NexentaStor - Access web console from different subnets

nexenta

9,114

Solution 1

9 times out of 10, this is not NexentaStor at all, except that the default port, 2000, is one claimed by Cisco. Login to the appliance using SSH as root, and type "setup appliance init" and then hit No to the first question then it asks for HTTP/HTTPS and the port to use - you can use HTTP or HTTPS, but change the port to something else, I use 7878. Then try again. This is typically a Cisco ASA or other firewall filtering port 2000 that causes this symptom.

Solution 2

I agree with those others who have suggested that it's likely the nexenta is ignoring requests from "offsite" addresses as some kind of half-arsed security feature. If the approaches others have suggested don't help, and nexenta can't tell you how to reconfigure the box to disable this feature, you might consider trying to "bounce" the connection off a local box (meaning one on the same subnet as the Nexenta) running sshd.

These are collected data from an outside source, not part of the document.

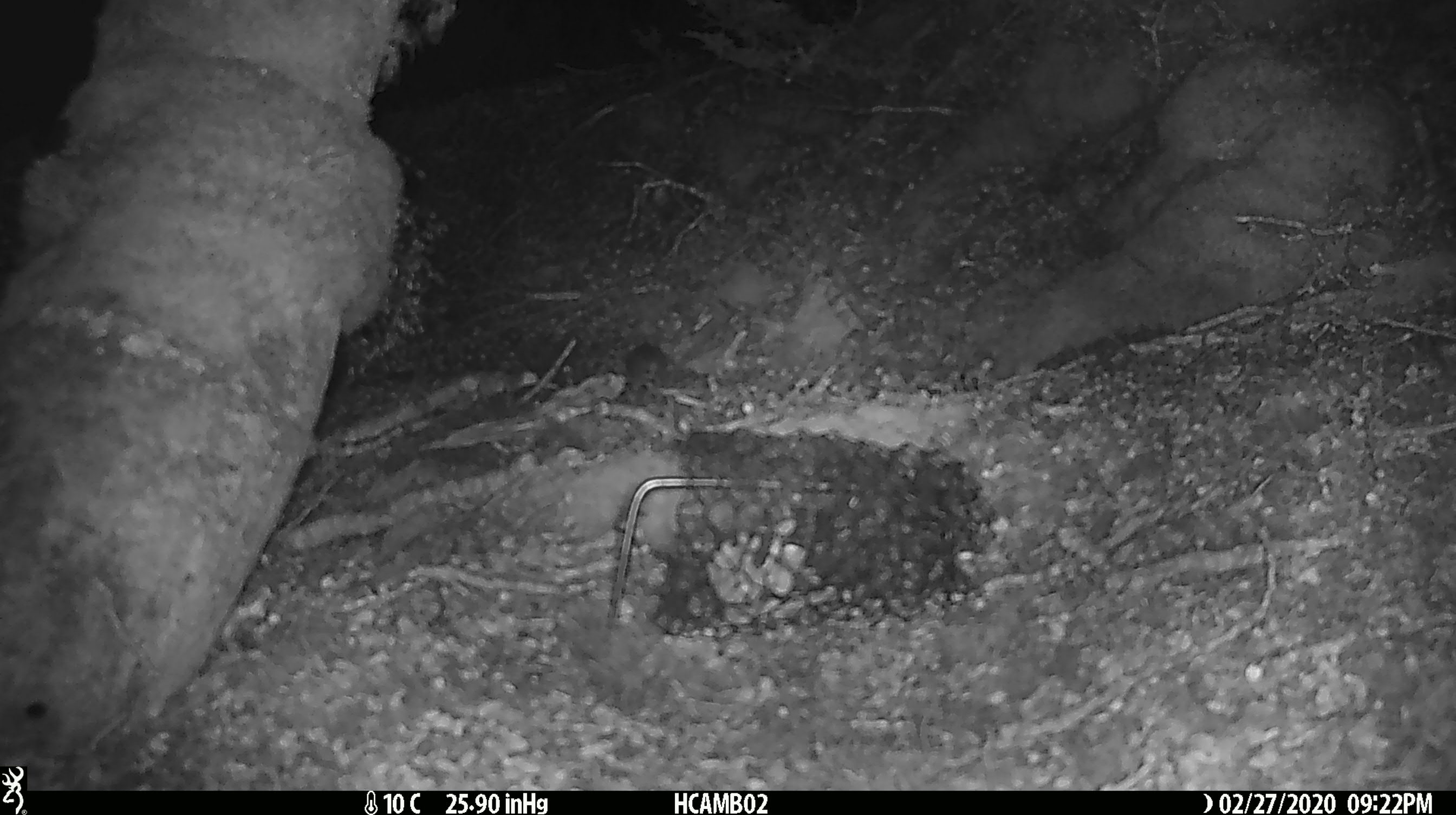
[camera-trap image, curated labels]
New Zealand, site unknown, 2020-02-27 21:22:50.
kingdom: Animalia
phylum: Chordata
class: Mammalia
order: Rodentia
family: Muridae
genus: Mus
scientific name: Mus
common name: mouse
Mouse (Mus).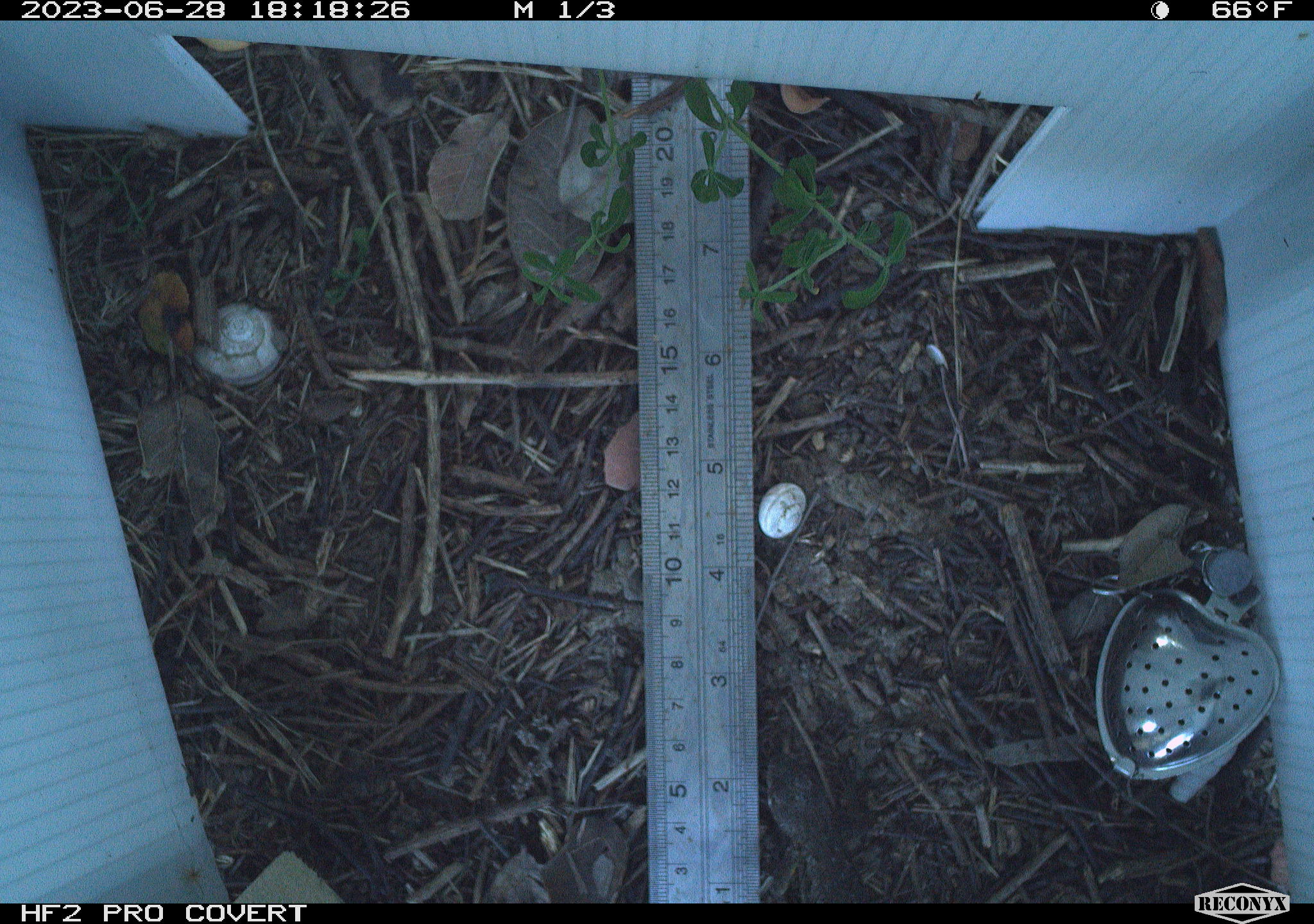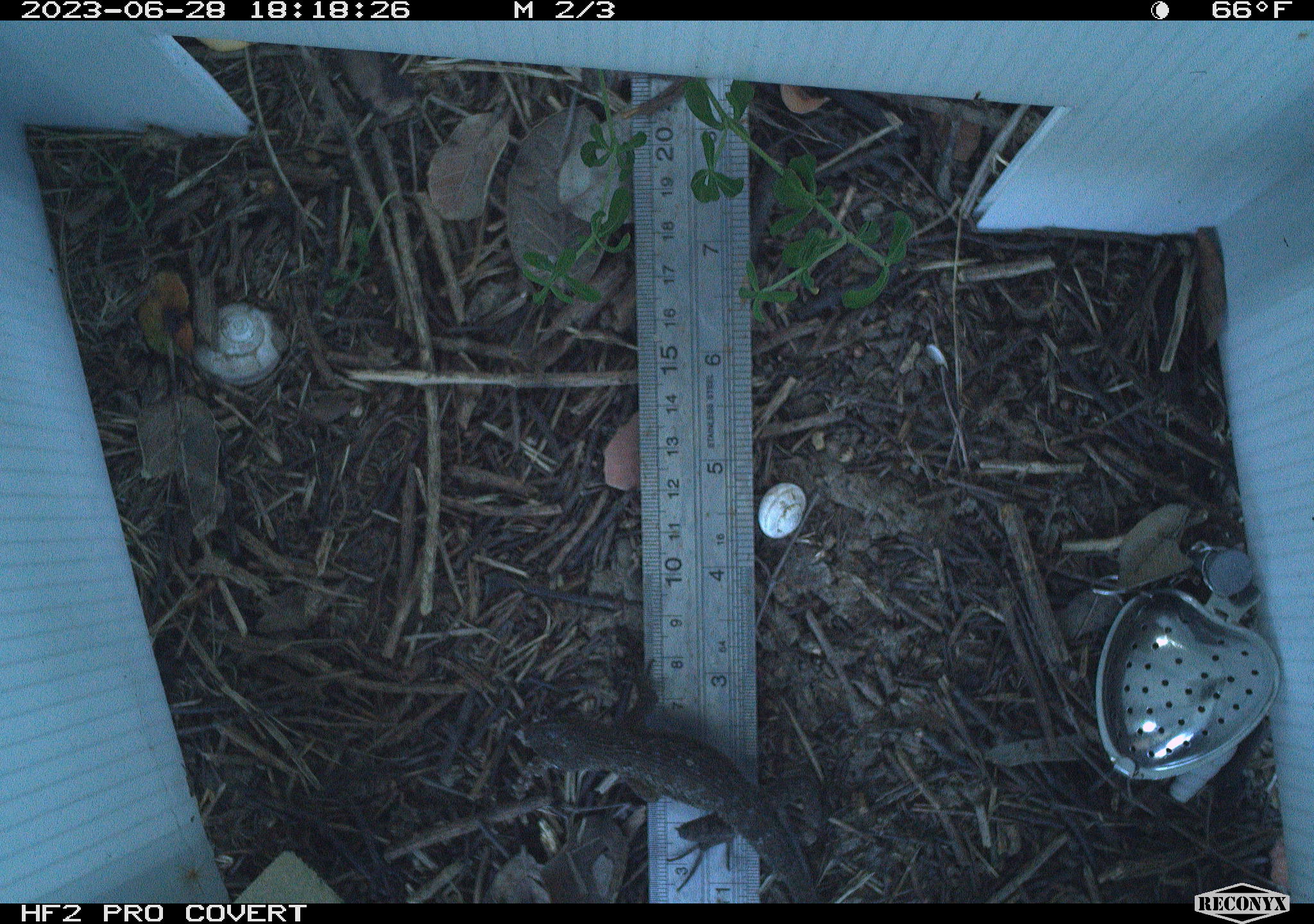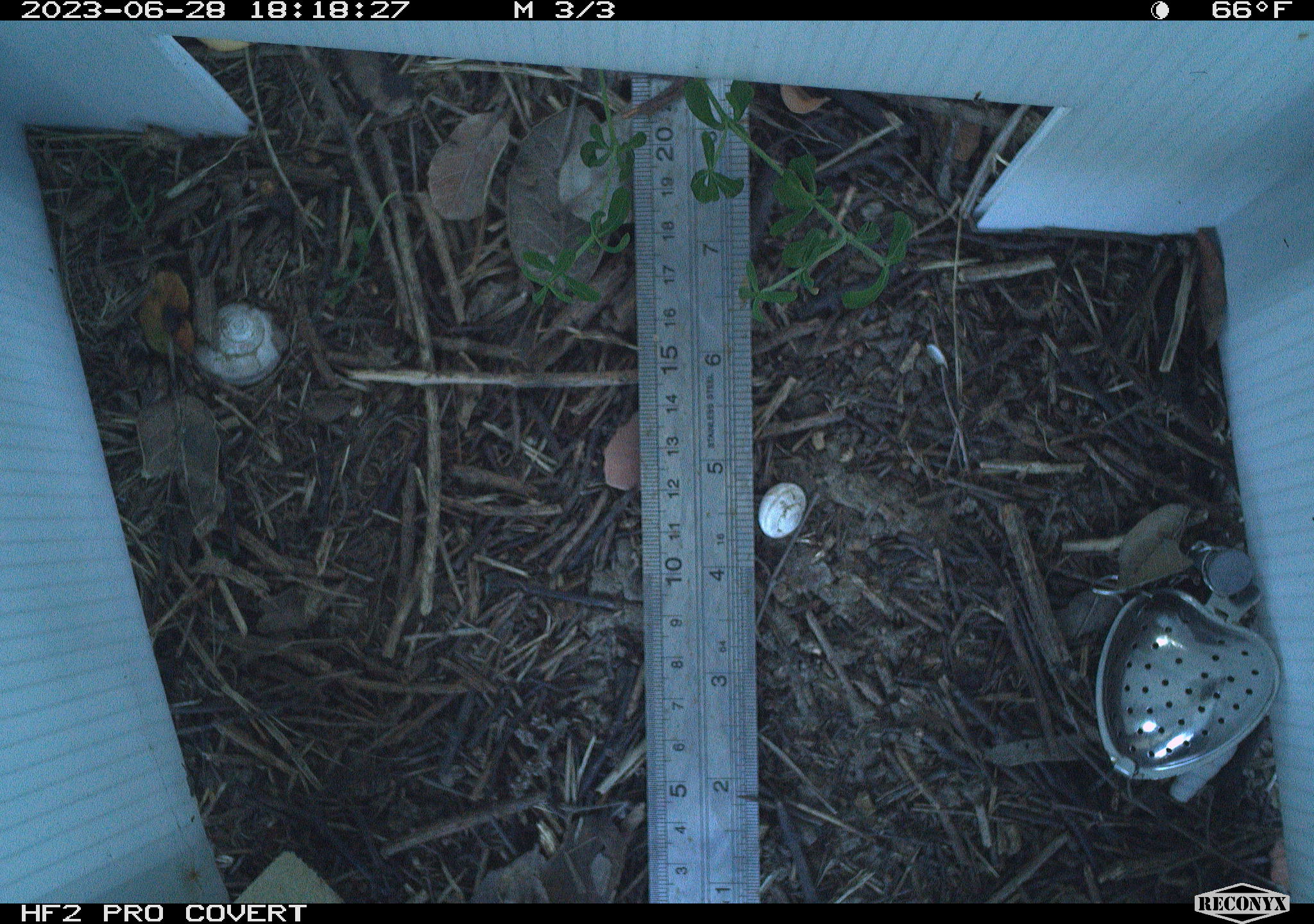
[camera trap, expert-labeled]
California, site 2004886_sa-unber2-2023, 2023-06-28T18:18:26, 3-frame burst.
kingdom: Animalia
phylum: Chordata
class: Reptilia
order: Squamata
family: Phrynosomatidae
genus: Sceloporus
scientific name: Sceloporus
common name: spiny lizards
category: sceloporus species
Sceloporus species (spiny lizards) (Sceloporus).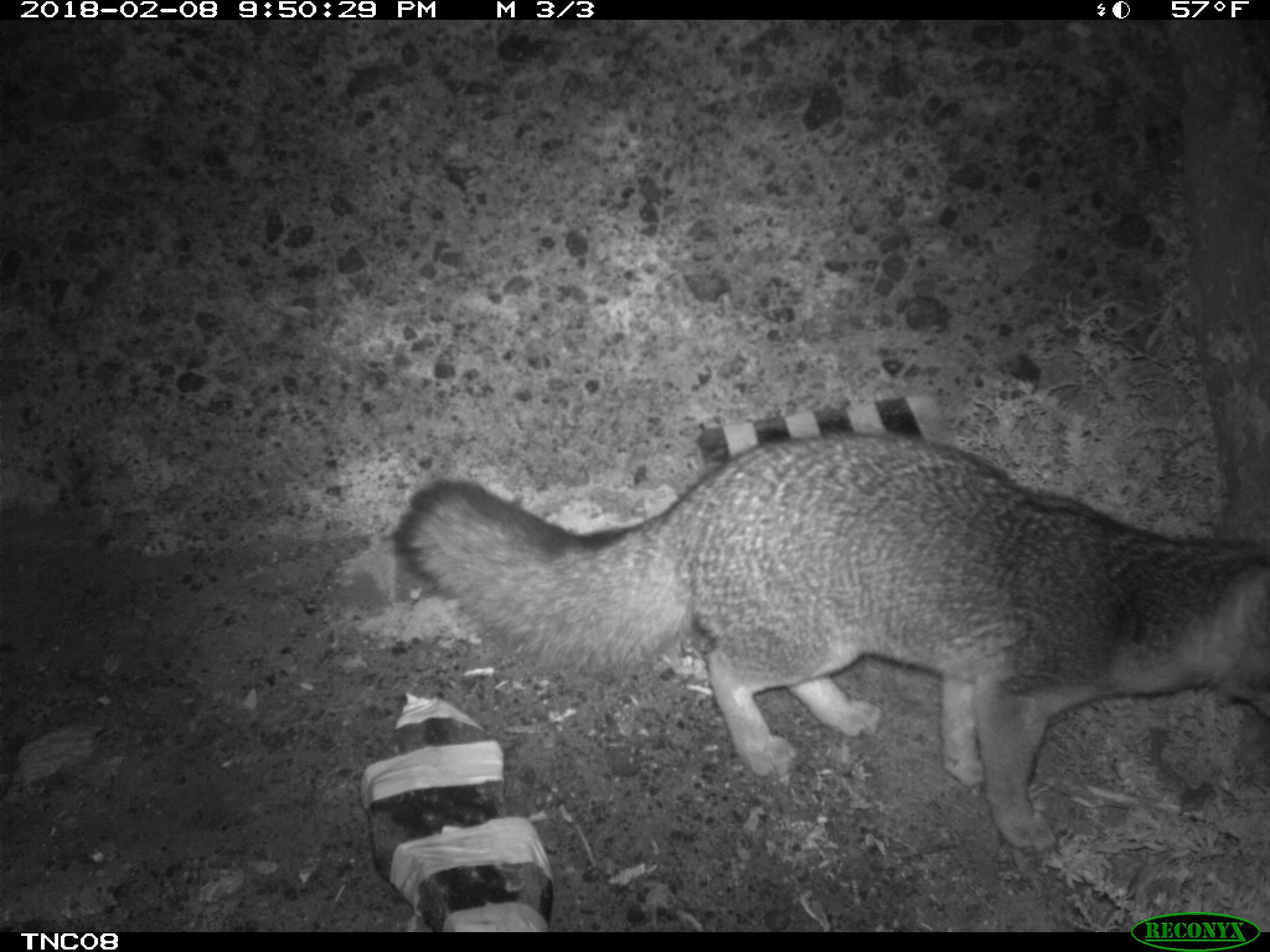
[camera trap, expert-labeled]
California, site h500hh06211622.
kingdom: Animalia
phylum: Chordata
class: Mammalia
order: Carnivora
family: Canidae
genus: Urocyon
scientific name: Urocyon littoralis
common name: island fox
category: fox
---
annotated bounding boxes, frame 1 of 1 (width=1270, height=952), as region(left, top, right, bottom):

The details of ssh port forwarding are pretty widely-documented, but the upshot would be to make a connection from your desktop (client) to server (the box on the same network as nexenta) as follows:

client% ssh server -L 2000:nexenta:2000

then using a local web browser to visit

http://localhost:2000

(or https if that's what the nexenta speaks on port 2000).

9,114

ewwhite

Updated on September 17, 2022

Comments

ewwhite almost 2 years

I'm trying to access the NexentaStor web console via port 2000 from a different subnet than the system's main IP address. In my situation, this is either over a VPN or to access a remote Nexenta appliance over a private network. I can see the system via ping and telnet to port 2000, but the NMV interface does not work. Any ideas on how to accomplish this?
ewwhite over 13 years

I've posted a few messages on the various Nexenta boards. No good solution has surfaced. I know it's a software-level filtering/firewall rule, but don't understand how or where to change the setting.
ewindisch over 13 years

You could try (as root): svcadm disable network/ipfilter
ewwhite over 13 years

Browsing to: http://server.ip gives me the default "It works!" page, but going to the console at port 2000 doesn't work.
ewwhite over 13 years

I tried... No luck.
ewwhite over 13 years

This is a good suggestion, and I'd definitely recommend it for some people. In my case, I'm trying to deploy NexentaStor units to locations around the world, and wanted to make sure that some of the standalone units were accessible. That also means admins who may not be well versed in SSH tunneling. I've still yet to receive a response from Nexenta on this.
ewwhite over 13 years

I never got a real answer from Nexenta on this, so I'd stuck with ssh tunnels. For multiple devices, I'm varying the local port of the tunnel. I also have an option to manage multiple nexenta systems from one http console session. (the units link to each other via ssh keys)
ewwhite about 13 years

Wow. You hit it on the head! An nmap of my Nexenta Storage nodes shows 2000/tcp open callbook. So the IANA port number that Nexenta uses is already allocated. Changing the port does fix this issue, as I tend to have Cisco ASA firewalls installed in most places. Is there also a workaround on the Cisco side (fixup, etc?) in the event that I need to keep port 2000 on the Nexenta unit?
slashdot over 12 years

I just wanted to echo Andrew's point about Cisco ASA, and add that officially, port 2000 is reserved for Cisco's SCCP == en.wikipedia.org/wiki/Skinny_Client_Control_Protocol, and that it is used by other Cisco devices. In general I think it is a good idea to change the default port for the management interface. Changing the port is quite trivial via NMC (CLI management console). You will simply need to run setup appliance init and follow the prompts, adjusting port to one you desire when prompted for it.